To generate a CSR, you will need to create a key pair for your server. These two items are a digital certificate key pair and cannot be separated. If you lose your public/private key file or your password and generate a new one, your SSL Certificate will no longer match. You will have to request a new SSL Certificate and may be charged.

Step 1: Create a Keystore and Private Key

Please use JDK 1.3.1 or later:

If you are running a 1.3 JVM, download JSSE 1.0.2 (or later) from http://java.sun.com/products/jsse/ . Make it either an installed extension on the system or set an environment variable JSSE_HOME that points to the directory where JSSE is installed.

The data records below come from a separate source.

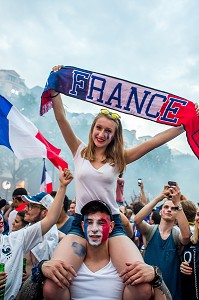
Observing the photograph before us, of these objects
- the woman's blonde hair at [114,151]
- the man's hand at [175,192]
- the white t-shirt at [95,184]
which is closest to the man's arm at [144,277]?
the white t-shirt at [95,184]

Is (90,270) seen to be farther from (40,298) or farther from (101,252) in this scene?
(40,298)

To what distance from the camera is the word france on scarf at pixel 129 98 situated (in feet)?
12.6

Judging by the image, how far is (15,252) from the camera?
3320mm

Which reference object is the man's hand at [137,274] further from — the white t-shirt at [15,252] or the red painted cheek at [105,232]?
the white t-shirt at [15,252]

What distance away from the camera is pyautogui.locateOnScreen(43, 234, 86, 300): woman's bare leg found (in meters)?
2.45

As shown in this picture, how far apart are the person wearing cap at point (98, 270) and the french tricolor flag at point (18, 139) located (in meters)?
3.22

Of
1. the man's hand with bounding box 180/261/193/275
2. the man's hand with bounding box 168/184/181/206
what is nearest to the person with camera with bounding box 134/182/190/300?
the man's hand with bounding box 168/184/181/206

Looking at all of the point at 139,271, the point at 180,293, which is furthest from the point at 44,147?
the point at 139,271

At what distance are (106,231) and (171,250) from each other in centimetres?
162

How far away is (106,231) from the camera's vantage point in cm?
277

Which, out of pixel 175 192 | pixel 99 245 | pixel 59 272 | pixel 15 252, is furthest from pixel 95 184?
pixel 15 252

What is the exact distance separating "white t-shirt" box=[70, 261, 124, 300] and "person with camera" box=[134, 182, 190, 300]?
1277 millimetres

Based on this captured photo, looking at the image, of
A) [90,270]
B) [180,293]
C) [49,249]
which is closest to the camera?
[90,270]

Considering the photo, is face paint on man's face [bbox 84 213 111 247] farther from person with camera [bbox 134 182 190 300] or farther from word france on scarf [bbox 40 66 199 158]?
word france on scarf [bbox 40 66 199 158]
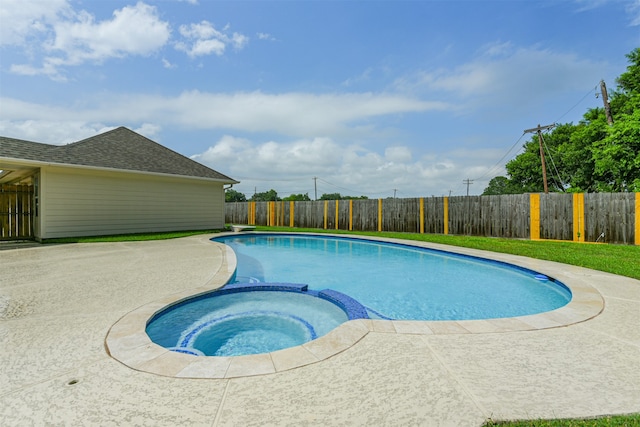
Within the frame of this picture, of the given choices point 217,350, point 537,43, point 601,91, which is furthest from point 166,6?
point 601,91

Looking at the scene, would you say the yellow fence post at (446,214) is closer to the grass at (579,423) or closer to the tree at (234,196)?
the grass at (579,423)

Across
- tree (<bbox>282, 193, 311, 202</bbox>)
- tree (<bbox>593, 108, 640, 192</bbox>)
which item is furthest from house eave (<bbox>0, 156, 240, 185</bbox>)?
tree (<bbox>282, 193, 311, 202</bbox>)

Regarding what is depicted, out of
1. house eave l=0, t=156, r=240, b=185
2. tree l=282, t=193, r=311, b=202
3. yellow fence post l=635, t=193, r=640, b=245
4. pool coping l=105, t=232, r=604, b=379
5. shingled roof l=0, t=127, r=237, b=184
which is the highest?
tree l=282, t=193, r=311, b=202

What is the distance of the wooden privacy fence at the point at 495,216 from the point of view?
29.9ft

1. Create a certificate keystore and private key by executing the following command:

Unix: $JAVA_HOME/bin/keytool -genkey -alias -keyalg RSA -keystore
Note: For Extended Validation certificates the key bit length must be 2048, add in the command above: -keysize 2048

This command will prompt for the following X.509 attributes of the certificate:

First and last name (Common Name (CN)): Enter the domain of your website (i.e. www.myside.org) in the “first- and lastname” field.. It looks like “www.company.com” or “company.com”.

Country Name (C): Use the two-letter code without punctuation for country, for example: US or CA.

State or Province (S): Spell out the state completely; do not abbreviate the state or province name, for example: California

Locality or City (L): The Locality field is the city or town name, for example: Berkeley.

Organization (O): If your company or department has an &, @, or any other symbol using the shift key in its name, you must spell out the symbol or omit it to enroll. Example: XY & Z Corportation would be XYZ Corporation

Organizational Unit (OU): This field is optional; but can be used to help identify certificates registered to an organization. The Organizational Unit (OU) field is the name of the department or organization unit making the request.

Note: VeriSign certificates can only be used on Web servers using the Common Name specified during enrollment. For example, a certificate for the domain “domain.com” will receive a warning if accessing a site named “www.domain.com” or “secure.domain.com”, because “www.domain.com” and “secure.domain.com” are different from “domain.com”.

2. Specify a password. The default value will be “changeit”.

For further information, please refer to the Tomcat Web site.

Step 2: Generate a CSR

1. The CSR is then created using the following command:

keytool -certreq -keyalg RSA -alias -file certreq.csr -keystore

2. To copy and paste the file certreq.csr into the enrollment form, open the file in a text editor that does not add extra characters (Notepad or Vi are recommended).